Фима оказался очень полезным кадром. Он, конечно, задрот, но головастый. И задачи мне решал, и помогал с курсовыми. Я в свою очередь за три года отвадил пацанов его чморить и не жопил своей жратвы. Фима из какой-то деревни, родаки совсем не помогали. А устроиться на работу у него силёнок не хватало, он всю энергию в учёбу кидал. Так что приходилось Клёпе голодать, точнее, я не дал.
Учился я из рук вон плохо. Всё время что-то пересдавал, старался не прогуливать, чтобы не вылететь, но зато работал уже третий год. Да так, что позволил себе купить битую точилу, шмоток, ноут и телефон. И кроссы у меня брендовые.
Девушки нет… Номер взяла, но не пишет.
Куртку и футболку я снял ещё на полпути, по пояс раздетый вошёл в общежитие. Вахтёры у нас не злобствуют, как в женской общаге, особенно, если видят, что на ночь глядя ломится трезвый спортивный человек.
У меня здоровый образ жизни. Спиртное редко, тусовки к чёрту, только тренажёры, бег и ледяной душ, когда плющит. Бывает у меня, загоняюсь и реву. Да, я плачу. Никто никогда не увидит, знает только психиатр. Детские травмы, их оказалось слишком много, приходится сейчас их лечить.
Одним словом вся моя жизнь — борьба с собой и с соблазнами.
А они повсюду.
В общаге тихо. Недавно сдали сессию, и сразу все разъехались. Те, кто не успел, должны были праздновать, но что-то такая тишина на нашем этаже стояла, что даже подозрительно.

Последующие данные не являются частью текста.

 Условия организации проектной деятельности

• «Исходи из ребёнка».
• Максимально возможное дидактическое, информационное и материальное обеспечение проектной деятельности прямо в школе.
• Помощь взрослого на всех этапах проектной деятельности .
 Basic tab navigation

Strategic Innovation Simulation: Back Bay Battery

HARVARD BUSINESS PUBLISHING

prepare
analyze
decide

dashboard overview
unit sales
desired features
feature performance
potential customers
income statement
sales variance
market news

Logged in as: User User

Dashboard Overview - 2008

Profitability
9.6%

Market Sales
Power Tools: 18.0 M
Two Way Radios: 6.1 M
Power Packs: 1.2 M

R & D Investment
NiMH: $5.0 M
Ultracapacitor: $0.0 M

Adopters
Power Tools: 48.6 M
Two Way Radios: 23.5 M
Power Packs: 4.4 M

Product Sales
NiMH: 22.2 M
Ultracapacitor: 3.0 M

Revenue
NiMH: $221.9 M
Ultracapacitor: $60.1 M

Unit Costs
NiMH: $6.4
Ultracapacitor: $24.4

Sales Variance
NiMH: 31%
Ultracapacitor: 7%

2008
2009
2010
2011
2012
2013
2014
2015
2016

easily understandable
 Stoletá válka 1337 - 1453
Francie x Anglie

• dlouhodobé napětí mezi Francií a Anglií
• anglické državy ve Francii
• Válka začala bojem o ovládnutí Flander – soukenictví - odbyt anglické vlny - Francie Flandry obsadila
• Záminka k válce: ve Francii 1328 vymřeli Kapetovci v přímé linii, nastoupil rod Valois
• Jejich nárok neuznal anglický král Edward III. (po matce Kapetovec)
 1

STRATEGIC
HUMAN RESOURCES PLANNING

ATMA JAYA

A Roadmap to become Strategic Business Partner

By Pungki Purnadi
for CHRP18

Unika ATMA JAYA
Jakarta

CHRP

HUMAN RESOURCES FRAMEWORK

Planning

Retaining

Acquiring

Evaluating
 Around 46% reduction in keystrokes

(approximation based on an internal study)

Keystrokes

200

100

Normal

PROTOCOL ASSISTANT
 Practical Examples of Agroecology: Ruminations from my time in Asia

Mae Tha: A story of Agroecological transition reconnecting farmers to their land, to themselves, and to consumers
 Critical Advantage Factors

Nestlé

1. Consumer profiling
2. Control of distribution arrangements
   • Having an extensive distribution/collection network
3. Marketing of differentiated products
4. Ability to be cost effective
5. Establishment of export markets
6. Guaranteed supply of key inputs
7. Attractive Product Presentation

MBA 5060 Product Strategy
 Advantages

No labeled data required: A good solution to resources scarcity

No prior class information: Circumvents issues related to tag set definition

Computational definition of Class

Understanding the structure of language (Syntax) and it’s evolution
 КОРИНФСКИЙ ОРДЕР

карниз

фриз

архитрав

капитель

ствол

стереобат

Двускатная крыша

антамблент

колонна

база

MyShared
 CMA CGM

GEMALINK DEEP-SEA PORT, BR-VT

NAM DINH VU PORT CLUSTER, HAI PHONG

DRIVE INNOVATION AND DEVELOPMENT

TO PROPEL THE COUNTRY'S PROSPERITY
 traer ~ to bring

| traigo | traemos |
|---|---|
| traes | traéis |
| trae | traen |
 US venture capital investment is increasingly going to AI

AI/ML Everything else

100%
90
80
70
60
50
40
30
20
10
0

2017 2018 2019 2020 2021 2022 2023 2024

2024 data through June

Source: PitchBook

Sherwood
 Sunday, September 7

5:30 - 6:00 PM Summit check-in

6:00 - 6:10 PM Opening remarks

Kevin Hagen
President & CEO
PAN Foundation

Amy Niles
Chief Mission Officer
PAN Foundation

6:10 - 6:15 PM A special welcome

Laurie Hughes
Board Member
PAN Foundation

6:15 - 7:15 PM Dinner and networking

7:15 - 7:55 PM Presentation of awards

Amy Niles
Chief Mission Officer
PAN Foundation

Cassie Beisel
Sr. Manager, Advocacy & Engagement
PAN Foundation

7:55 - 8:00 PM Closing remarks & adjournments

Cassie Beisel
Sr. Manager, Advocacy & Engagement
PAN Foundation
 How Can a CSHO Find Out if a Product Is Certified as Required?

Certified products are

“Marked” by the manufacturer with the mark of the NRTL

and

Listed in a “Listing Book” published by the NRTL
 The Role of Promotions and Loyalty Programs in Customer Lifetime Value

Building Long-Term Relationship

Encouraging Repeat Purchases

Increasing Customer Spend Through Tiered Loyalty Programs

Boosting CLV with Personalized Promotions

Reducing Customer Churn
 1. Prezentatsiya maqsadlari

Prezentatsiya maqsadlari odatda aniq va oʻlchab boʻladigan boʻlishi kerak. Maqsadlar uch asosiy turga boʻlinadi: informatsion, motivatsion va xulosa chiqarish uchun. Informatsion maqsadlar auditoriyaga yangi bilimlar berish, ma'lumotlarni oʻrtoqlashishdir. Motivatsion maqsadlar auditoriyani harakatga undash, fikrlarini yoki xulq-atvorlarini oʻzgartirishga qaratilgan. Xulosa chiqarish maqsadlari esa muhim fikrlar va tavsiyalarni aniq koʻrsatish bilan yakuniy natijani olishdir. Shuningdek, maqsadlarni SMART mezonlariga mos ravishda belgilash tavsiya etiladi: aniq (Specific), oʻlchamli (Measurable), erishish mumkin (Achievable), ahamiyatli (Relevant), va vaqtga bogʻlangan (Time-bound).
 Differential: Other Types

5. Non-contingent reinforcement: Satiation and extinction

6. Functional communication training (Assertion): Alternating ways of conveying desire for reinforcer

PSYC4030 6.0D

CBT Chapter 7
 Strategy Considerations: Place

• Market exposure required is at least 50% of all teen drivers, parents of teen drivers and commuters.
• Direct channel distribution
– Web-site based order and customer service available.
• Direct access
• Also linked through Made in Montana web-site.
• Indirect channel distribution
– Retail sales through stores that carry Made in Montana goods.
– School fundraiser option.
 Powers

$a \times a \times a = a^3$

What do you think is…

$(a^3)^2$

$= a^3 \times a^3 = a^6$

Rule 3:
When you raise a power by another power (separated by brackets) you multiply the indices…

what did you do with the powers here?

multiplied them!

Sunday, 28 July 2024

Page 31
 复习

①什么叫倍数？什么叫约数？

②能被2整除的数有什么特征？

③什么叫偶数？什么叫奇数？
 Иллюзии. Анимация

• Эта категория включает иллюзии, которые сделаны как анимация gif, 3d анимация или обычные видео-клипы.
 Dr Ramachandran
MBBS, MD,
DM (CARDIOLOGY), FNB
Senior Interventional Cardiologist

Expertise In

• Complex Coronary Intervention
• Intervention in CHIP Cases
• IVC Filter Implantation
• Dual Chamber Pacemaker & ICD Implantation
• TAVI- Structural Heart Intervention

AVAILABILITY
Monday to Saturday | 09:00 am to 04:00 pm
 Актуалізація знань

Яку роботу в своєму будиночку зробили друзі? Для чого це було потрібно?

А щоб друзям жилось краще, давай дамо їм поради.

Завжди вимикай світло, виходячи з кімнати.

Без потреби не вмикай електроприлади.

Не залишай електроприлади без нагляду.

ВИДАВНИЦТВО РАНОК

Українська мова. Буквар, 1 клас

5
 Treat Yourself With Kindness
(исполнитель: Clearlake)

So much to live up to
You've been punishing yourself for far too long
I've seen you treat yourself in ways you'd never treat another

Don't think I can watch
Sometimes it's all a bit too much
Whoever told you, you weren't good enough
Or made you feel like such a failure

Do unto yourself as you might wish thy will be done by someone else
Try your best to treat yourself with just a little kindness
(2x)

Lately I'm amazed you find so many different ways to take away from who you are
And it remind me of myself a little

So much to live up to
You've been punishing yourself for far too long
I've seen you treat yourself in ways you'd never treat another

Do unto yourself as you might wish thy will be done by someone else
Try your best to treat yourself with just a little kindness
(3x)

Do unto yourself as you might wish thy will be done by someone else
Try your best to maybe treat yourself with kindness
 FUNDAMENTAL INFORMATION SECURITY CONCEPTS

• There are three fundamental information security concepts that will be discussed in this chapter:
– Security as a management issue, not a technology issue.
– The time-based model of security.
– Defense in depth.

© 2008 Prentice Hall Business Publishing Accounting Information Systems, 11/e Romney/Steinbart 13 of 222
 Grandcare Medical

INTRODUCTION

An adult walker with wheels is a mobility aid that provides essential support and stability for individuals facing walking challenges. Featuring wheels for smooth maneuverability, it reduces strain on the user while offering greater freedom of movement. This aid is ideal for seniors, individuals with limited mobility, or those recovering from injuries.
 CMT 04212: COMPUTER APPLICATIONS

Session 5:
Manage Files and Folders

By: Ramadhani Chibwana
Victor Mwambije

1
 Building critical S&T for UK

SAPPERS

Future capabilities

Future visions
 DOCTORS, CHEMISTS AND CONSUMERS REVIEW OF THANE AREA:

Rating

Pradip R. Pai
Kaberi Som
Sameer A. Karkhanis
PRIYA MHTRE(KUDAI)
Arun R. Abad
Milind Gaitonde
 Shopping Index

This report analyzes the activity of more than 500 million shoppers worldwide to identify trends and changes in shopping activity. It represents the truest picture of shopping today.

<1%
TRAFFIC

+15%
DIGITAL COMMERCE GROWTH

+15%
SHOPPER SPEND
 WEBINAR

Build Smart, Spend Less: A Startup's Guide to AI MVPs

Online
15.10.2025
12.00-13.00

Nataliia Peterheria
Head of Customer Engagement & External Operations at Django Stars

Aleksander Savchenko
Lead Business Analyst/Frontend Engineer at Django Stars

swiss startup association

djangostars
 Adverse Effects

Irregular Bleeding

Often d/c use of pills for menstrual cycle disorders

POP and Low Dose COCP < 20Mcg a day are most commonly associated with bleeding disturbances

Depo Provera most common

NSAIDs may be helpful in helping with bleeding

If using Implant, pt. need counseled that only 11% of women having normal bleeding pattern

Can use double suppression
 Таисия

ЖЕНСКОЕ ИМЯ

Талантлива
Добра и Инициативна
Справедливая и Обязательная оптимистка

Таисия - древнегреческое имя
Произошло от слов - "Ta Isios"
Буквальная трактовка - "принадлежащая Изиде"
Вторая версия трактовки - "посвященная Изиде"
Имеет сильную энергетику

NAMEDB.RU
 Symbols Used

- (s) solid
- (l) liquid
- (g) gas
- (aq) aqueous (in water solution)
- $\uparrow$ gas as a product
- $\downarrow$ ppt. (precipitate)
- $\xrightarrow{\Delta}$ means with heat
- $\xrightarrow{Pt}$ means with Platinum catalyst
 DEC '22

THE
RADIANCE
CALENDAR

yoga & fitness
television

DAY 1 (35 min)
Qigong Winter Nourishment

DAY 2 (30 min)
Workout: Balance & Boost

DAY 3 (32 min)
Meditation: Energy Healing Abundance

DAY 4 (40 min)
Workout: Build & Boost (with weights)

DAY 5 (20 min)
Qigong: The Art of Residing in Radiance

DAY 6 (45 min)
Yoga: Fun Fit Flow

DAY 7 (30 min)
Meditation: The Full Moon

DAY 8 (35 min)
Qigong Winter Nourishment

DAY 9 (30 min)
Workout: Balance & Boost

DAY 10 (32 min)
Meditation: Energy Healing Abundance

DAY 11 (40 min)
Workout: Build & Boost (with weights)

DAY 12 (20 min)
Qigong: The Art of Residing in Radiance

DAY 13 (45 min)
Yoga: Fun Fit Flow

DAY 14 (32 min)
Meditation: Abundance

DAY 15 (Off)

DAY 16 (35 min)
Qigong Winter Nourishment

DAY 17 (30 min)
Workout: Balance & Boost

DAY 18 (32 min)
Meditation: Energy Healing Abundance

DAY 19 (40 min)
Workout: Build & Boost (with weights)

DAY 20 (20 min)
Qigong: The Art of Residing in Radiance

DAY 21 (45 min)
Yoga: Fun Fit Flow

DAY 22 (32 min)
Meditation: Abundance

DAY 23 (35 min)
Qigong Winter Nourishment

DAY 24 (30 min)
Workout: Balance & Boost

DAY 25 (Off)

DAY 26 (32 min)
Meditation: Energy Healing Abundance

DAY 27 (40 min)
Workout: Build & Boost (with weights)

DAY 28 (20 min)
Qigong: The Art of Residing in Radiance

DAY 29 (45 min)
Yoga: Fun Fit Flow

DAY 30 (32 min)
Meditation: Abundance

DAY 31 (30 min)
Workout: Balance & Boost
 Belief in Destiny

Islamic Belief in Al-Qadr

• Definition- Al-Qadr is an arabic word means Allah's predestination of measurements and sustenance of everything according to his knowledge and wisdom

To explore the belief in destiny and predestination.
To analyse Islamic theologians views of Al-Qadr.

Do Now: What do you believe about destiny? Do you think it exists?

— Рон! — зовут меня и следом свистят.
Пьяный Батон подходит ко мне, когда я уже собираюсь дверь в комнату открыть. Глаза у него стеклянные, блестят. Морда красная и довольная. — У нас Мирошкина, не хочешь? Макс за гондонами побежал.
— Одна на всех? — усмехаюсь и прислушиваюсь.
— Нет, ещё Чукча есть, но её твои утащили и нас не пускают.
Мои – это те, кто перешёл на четвёртый курс, Батон только на третий собрался.
— На хрен, — я открыл дверь и тут же закрыл перед носом Батона, которому вдруг захотелось пообщаться.
И так на работе задолбал. Батон с электрикой дружит, устроился в мою мастерскую, точнее, я слово за него замолвил. Вон какой благодарный, даже пригласил на публичную девку.
У нас с Фимой уютная семейная идиллия. На окне занавески моей бабушки, у двери её коврик. Холодильник б/у купили. Фима стол и стулья сообразил. Две койки и два письменных стола. Чистота, как у мальчиков-зайчиков в приличном обществе. Шкаф тоже ремонтировать пришлось, он забит не только шмотками и постельным бельём, там ещё Клёпкины учебники стопками.
Сам Серафим сидит за письменным столом у жёлтой лампы. Комп отключён, что-то чертит. В одной и той же рубахе три года. Он вырос с тех пор, как приехал сюда, в плечах раздался. Хрен ли, я голодать не привык. Одежда ему откровенно мала.
— Здоров, — я снял кроссовки и поморщился. Вонь адская. Нужно было кроссы высушить и носки постирать. И вообще вымыться.
Вдруг Люба напишет.
Я заглядываю в заварочный чайник. Он у нас железный, покорёженный чутка, это я харю одному мудаку нашим чайником разбил. Он, сука, и выправлял мне чайник, и три пачки рассыпчатого цейлонского в подарок отдал. Это чтоб никто не говорил, что мы с Клёпой любовники. А то развели слухов. Я быстро рты заткнул.
— Привет, Рон, — жалобно протягивает Клёпа.
— Скажи, чем вонь из обуви вывести?
— Присыпка есть специальная, в аптеке продаётся.
— Что грустный такой? — я открываю скрипучие дверцы шкафа, ковыряюсь в куче вещей, ища чистое бельё.
— У меня был секс.
— И как? — ржу-не-могу.
— Не понравилось, — вздыхает Клёпа. — Обстановка, видимо, не та.
— Хуёво ты свою половую жизнь начал, — продолжаю смеяться. — С оргии.